January 2, 2008 5:24 PM   Subscribe

How are house numbers allotted in Walton County, FL? The fellow at the courthouse said it is determined by distance and has something to do with emergency services. The house right next door to me is 53, but my number is 61. Why isn't it 55? Googling has failed me.
posted by wsg to Home & Garden (11 answers total) 2 users marked this as a favorite
 
If it's based on distance, you're probably 8 distance-units - yards would be my guess - away from your neighbor based on some criteria. That kind of numbering means that emergency vehicles can find you just by driving up the street for 61 yards (or whatever units it is) instead of trying to read tiny dim house numbers.
posted by Tomorrowful at 5:27 PM on January 2, 2008


Essentially, in most American locales, every 100 house number "units" equals some defined distance - maybe an eighth of a mile. Within those 100-unit measures, there may be 21 houses - eleven on one side of the street and ten on the other. The house may not be equidistant from one another. If one house is 63% of the way from the start point of those hundred units and on the "even" side of the street, it will get the number 62 or 64. If your house number is 53 and your neighbor's number is 61, assume that he's roughly 8% of the unit distance further from the start than you. This way, all the "same" numbers on different (say, 64 West) will line up in a straight line. Ideally, at least. So in Chicago, 800 North (no matter what street you're on) means you're one mile north of the start street.
posted by Dee Xtrovert at 5:33 PM on January 2, 2008


In my experience, it's quite rare that street numbering uses up every number in sequence. They have to allow for the possibility that someone will tear down these buildings and put up more than are currently there.
posted by winston at 5:37 PM on January 2, 2008


Here in Portland, each 100 house-number counts is one block. The location of the lot in the block determines its house numbers.

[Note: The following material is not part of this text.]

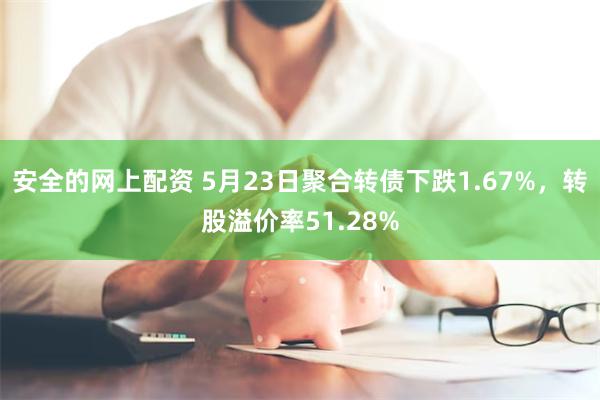 安全的网上配资 5月23日聚合转债下跌1.67%，转股溢价率51.28%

In older cities (e.g. Salem Mass, where I used to live) they just numbered them sequentially. That's how they did it in the early 1800's and before. But later it became clear that was a recipe for problems, because sometimes redevelopment would take a lot which had a single house on it, and convert it to a large number of dwellings by subdividing. And there weren't any numbers left for them all.

So newer cities, and newer parts of older cities, started using a coordinate-based assignment scheme which was deliberately sparse.

That had the additional advantage of making it easier to locate a house based on its address, since the street it was on was one coordinate, and the house number effectively was the other coordinate on a regular grid.
posted by Steven C. Den Beste at 5:38 PM on January 2, 2008


Fwiw, I've seen decameters used in Puerto Rico. My parents in Georgia (U.S.) live on a highway, 18 miles from some major starting point, and their number is 19 thousand NNN. This is more common than you think.
posted by cmiller at 6:42 PM on January 2, 2008


All of this is well and good, but be aware that in some locales you can petition for a variance from whatever government agency hands out address numbers.
posted by rhizome at 7:05 PM on January 2, 2008


About ten years ago they changed all the street numbers in Vermont to comply with EMS/911 requirements. The houses are now numbered based on their distance in meters from where the road begins or from where the town line begins. So here in Vermont it's conceivable that you can have two houses with the same number on the same road because they are in different townships.

My sense is that you have a similar numbering system in Florida.
posted by Xurando at 7:19 PM on January 2, 2008


meters? not yards or feet?

Interesting. The metric system subtly strikes the US again!
posted by niles at 7:41 PM on January 2, 2008


It doesn't look like Vermont mandated how the roads were re-addressed, just that the addresses were locatable. Some towns used 5.28' feet (1/1000 of a mile), others used 25' or 50'. I guess some wacky ones used meters, but it was a local choice.
posted by smackfu at 9:20 PM on January 2, 2008


Have you seen this previous AskMeFi post on house numbering in the US? It lays out some elements of the debate, though I can't remember if it ever resolved the question or not.
posted by librarylis at 11:19 PM on January 2, 2008


So in Chicago, 800 North (no matter what street you're on) means you're one mile north of the start street.

This is basically the crux of it, and as you alluded to, the emergency services angle is the reason why. Generally, there's a very well defined point in the town where the address numbers start at zero (or 100 or whatever), and then increase out from that point. Knowing that point in combination with the address number of where they're going allows emergency responders to basically know where they're headed without having to check a map for what block they're supposed to be on. In towns that I've lived in, the address numbers are generally spread out so that the numbers go up by 100 every block. So, as an example, if Main Street is the address start point, and your place was at 793 on a street perpendicular to Main, the fire department would automatically know that it would have to go almost eight blocks north of Main to get to your house. It's a lot easier to count blocks that you pass instead of constantly searching for address numbers, especially so at night.